▸ **Yang Harus Dikerjakan**:
1. Jawab pertanyaan berikut dari bacaan tentang Pemandian Belerang Simpur di bawah, dengan penanda yang sama pada tiap jawaban.
(a) Menurut kalimat di bawah judul, apa yang dibutuhkan potensi alam ini?
(b) Di desa dan kecamatan mana pemandian itu berada?
(c) Lampung Selatan disebut sebagai kabupaten apa?
2. Teruskan bacaan tentang Pemandian Belerang Simpur, mulai sesudah kalimat terakhirnya.

▸ **Teks Bacaan**:
□ □ □ □ □

Sukses

Wisata Pemandian Belerang Simpur

Pemandian belerang simpur, salah satu potensi alam di Lamsel yang butuh pengembangan

Citizen6, Lampung Selatan: Lampung Selatan (Lamsel) memiliki kekayaan panorama wisata yang menarik, rupanya memang tidak hanya ungkapan semata. Sebagai kabupaten tertua yang telah melahirkan beberapa kabupaten baru, namun nilai eksotis wisata yang ada di Lamsel masih banyak dimiliki. Seperti halnya pemandian belerang simpur yang berada di Desa Babulang, Kecamatan Kalianda, Lamsel ini bisa dijadikan salah satu tempat wisata alam yang bisa dibanggakan, selain satu-satunya sumber yang mengeluarkan belerang langsung dari kawahnya, tempat yang berada di kaki Gunung Rajabasa tersebut juga bisa dijadikan ajang wisata bagi masyarakat sebagai tempat pengobatan penyakit kulit.

□ □ □ □ □

▸ **Baris Data**:
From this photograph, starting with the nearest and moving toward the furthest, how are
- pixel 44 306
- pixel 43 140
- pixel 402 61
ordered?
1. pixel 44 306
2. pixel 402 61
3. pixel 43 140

□ □ □ □ □

▸ **Keluaran yang Diharapkan**:
1.
(a) Pengembangan.
(b) Di Desa Babulang, Kecamatan Kalianda.
(c) Kabupaten tertua yang telah melahirkan beberapa kabupaten baru.

2.
“Pemandian belerang simpur ini bisa kita sebut warisan leluhur, karena sudah ada sejak dahulu dan tidak diketahui mulai kapan keberadaannya. Masyarakat yang berkunjung kesini kebanyakan karena ingin mengetahui kemurnian belerang yang baru diambil dari kawahnya, karena disini asli dari sumber kaki Gunung Rajabasa,” kata Bustomi, salah satu pengelola belerang simpur, Minggu (26/6).

Menurut Bustomi, belerang simpur ini sudah dikenal masyarakat sejak lama, banyak pengunjung dari berbagai daerah yang sengaja mengunjungi tempat ini. Namun, saat ini yang menjadi kendala yaitu fasilitas infrasturuktur dan bangunan yang sangat tidak menunjang, sehingga pengunjung mengalami kendala jika datang ke lokasi ini. Padahal, masyarakat mengenal belerang simpur ini sebagai tempat pengobatan kulit, yang salama ini sudah terkenal di masyarakat.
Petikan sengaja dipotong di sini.